Pengguna Ponsel di China Berkurang 21 Juta, Tewas oleh Corona?


[PORTAL-ISLAM.ID]  Sebuah laporan surat kabar The Epoch Timesmengungkap bahwa pengguna ponsel di China berkurang hingga 21 juta orang selama beberapa bulan terakhir. Laporan itu mencurigai bahwa angka itu menjadi indikasi bahwa jumlah kematian akibat virus corona COVID-19 di negara itu jauh lebih tinggi dari yang dilaporkan.

The Epoch Times merupakan media yang menentang Partai Komunis China. Angka penurunan jumlah pengguna ponsel itu berasal dari Kementerian Industri dan Teknologi Informasi (MIIT) China di setiap provinsi dari Februari hingga 19 Maret 2020. Jumlah pengguna ponsel berkurang dari 1,601 miliar menjadi 1,58 miliar atau turun 21 juta.

“Rezim China mengharuskan semua orang China untuk menggunakan ponsel mereka guna menghasilkan kode kesehatan. Hanya dengan kode kesehatan hijau orang China diizinkan pindah di China sekarang. Tidak mungkin bagi seseorang untuk meng-cancel ponselnya," kata Tang Jingyuan, seorang komentator urusan China yang berbasis di Amerika Serikat, kepada The Epoch Times pada 21 Maret.

Menurut The Epoch Times, pemerintah China pertama kali meluncurkan kode kesehatan berbasis ponsel pada 10 Maret. Semua orang di negara itu diharuskan memasang aplikasi ponsel dan mendaftarkan informasi kesehatan pribadi mereka. Kemudian aplikasi menghasilkan kode QR, yang muncul dalam tiga warna untuk mengklasifikasikan tingkat kesehatan pengguna. Merah berarti orang itu memiliki penyakit menular, kuning berarti orang itu mungkin punya penyakit menular, dan hijau berarti orang itu tidak memiliki penyakit menular.

Pemerintah China telah mengatakan bahwa kode kesehatan dimaksudkan untuk mencegah penyebaran virus corona baru.

* **Tentang Tugas Ini**: Tolong salin dengan tepat bagian teks tentang pengguna ponsel di China, mulai dari "[PORTAL-ISLAM.ID]  Sebuah laporan" sampai dengan "turun 21 juta.". Gunakan teks di atas sebagai satu-satunya sumber.

* **Cuplikan Data**:
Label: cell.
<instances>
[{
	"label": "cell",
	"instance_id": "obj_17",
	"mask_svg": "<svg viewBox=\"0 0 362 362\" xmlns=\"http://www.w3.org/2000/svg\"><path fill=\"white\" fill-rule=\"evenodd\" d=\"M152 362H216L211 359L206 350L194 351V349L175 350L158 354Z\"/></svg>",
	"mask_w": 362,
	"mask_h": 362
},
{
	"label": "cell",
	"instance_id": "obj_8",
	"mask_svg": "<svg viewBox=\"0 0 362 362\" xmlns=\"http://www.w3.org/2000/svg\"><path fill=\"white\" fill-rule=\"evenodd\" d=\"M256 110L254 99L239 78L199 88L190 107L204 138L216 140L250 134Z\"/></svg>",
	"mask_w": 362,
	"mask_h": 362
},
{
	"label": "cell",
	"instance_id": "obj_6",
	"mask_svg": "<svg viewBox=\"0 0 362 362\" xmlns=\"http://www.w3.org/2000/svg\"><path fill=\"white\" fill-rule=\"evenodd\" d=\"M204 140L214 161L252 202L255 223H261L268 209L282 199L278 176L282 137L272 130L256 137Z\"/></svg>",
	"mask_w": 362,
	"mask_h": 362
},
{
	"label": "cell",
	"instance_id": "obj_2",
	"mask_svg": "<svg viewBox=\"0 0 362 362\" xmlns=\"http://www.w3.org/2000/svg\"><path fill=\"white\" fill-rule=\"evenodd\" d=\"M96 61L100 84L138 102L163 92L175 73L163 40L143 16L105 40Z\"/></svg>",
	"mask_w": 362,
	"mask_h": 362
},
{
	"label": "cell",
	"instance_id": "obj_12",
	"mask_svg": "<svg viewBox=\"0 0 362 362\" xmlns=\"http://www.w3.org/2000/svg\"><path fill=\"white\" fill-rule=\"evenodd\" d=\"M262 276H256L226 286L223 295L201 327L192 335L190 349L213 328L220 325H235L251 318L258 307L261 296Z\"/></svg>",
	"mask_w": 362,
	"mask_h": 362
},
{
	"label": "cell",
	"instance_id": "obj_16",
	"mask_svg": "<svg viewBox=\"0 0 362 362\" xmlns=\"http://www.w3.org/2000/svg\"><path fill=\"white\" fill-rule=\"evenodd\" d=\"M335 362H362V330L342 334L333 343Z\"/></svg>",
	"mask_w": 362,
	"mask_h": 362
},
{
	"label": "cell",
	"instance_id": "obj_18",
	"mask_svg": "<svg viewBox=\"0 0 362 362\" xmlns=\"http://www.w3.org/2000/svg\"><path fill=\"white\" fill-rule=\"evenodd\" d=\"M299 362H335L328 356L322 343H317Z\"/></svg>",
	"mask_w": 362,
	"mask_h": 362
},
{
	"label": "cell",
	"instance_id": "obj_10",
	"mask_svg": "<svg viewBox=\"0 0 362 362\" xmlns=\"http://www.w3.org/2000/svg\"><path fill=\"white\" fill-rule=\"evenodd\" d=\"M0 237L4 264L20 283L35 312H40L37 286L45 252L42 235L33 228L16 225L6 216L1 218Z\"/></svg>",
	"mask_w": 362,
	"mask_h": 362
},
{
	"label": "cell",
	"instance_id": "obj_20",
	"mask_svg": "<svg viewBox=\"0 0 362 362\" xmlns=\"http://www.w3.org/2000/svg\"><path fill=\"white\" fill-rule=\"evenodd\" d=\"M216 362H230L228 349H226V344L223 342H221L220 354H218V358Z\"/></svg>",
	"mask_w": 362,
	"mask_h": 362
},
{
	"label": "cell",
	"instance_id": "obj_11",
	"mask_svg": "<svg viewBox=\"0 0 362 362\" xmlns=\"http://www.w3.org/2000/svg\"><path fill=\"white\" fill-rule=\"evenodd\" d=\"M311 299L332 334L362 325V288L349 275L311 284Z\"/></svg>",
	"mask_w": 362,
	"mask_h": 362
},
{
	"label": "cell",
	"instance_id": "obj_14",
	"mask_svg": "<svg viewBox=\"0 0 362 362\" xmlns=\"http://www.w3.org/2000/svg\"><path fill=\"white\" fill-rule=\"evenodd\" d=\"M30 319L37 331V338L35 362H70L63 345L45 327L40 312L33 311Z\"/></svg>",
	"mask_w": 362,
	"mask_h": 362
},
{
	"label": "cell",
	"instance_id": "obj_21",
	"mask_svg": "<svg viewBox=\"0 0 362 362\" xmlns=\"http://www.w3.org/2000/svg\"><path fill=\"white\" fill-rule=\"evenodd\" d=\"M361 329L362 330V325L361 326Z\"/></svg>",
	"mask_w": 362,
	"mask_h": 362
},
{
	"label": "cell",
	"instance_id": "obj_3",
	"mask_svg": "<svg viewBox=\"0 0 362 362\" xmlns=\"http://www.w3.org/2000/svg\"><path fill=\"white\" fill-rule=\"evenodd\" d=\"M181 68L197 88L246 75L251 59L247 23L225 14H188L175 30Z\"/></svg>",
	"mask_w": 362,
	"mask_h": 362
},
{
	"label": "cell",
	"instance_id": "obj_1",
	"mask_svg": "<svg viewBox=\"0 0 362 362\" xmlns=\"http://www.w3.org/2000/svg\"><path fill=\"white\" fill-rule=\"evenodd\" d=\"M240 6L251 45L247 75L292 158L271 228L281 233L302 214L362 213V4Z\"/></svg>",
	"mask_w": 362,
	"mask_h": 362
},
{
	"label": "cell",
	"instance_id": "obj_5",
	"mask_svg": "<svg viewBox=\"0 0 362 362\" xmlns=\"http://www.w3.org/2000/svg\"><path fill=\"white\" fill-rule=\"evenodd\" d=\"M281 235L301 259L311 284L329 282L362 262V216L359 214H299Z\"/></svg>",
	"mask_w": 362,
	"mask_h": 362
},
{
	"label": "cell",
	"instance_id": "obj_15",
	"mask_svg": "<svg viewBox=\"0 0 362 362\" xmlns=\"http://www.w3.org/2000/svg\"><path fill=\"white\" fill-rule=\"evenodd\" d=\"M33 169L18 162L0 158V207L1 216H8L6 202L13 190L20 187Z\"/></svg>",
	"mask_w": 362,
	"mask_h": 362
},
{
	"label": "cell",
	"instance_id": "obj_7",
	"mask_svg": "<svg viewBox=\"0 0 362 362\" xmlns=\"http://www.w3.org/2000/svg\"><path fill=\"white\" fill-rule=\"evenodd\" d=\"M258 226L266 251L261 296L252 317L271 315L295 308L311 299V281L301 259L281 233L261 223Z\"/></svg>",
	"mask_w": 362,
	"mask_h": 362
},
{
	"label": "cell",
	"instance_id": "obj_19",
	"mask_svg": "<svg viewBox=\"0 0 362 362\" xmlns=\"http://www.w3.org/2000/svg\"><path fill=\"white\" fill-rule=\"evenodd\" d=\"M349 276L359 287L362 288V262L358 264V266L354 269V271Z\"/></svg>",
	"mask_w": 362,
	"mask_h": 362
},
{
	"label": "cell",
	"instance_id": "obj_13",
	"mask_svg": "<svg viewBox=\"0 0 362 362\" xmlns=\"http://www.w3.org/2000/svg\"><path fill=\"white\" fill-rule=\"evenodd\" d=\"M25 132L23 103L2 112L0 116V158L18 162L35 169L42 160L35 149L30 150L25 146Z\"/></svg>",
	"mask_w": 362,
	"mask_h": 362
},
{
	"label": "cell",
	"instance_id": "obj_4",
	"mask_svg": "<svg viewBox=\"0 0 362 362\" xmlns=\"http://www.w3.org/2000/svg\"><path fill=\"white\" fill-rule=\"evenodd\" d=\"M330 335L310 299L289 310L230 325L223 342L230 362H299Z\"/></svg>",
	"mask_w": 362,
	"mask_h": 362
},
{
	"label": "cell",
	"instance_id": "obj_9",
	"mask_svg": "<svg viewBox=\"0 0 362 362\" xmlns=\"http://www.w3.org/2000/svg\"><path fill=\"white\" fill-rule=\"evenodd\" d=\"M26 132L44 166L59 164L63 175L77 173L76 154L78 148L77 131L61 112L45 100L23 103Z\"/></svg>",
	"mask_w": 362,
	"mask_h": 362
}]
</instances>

* **Hasil di Bawah**:
[PORTAL-ISLAM.ID]  Sebuah laporan surat kabar The Epoch Timesmengungkap bahwa pengguna ponsel di China berkurang hingga 21 juta orang selama beberapa bulan terakhir. Laporan itu mencurigai bahwa angka itu menjadi indikasi bahwa jumlah kematian akibat virus corona COVID-19 di negara itu jauh lebih tinggi dari yang dilaporkan.

The Epoch Times merupakan media yang menentang Partai Komunis China. Angka penurunan jumlah pengguna ponsel itu berasal dari Kementerian Industri dan Teknologi Informasi (MIIT) China di setiap provinsi dari Februari hingga 19 Maret 2020. Jumlah pengguna ponsel berkurang dari 1,601 miliar menjadi 1,58 miliar atau turun 21 juta.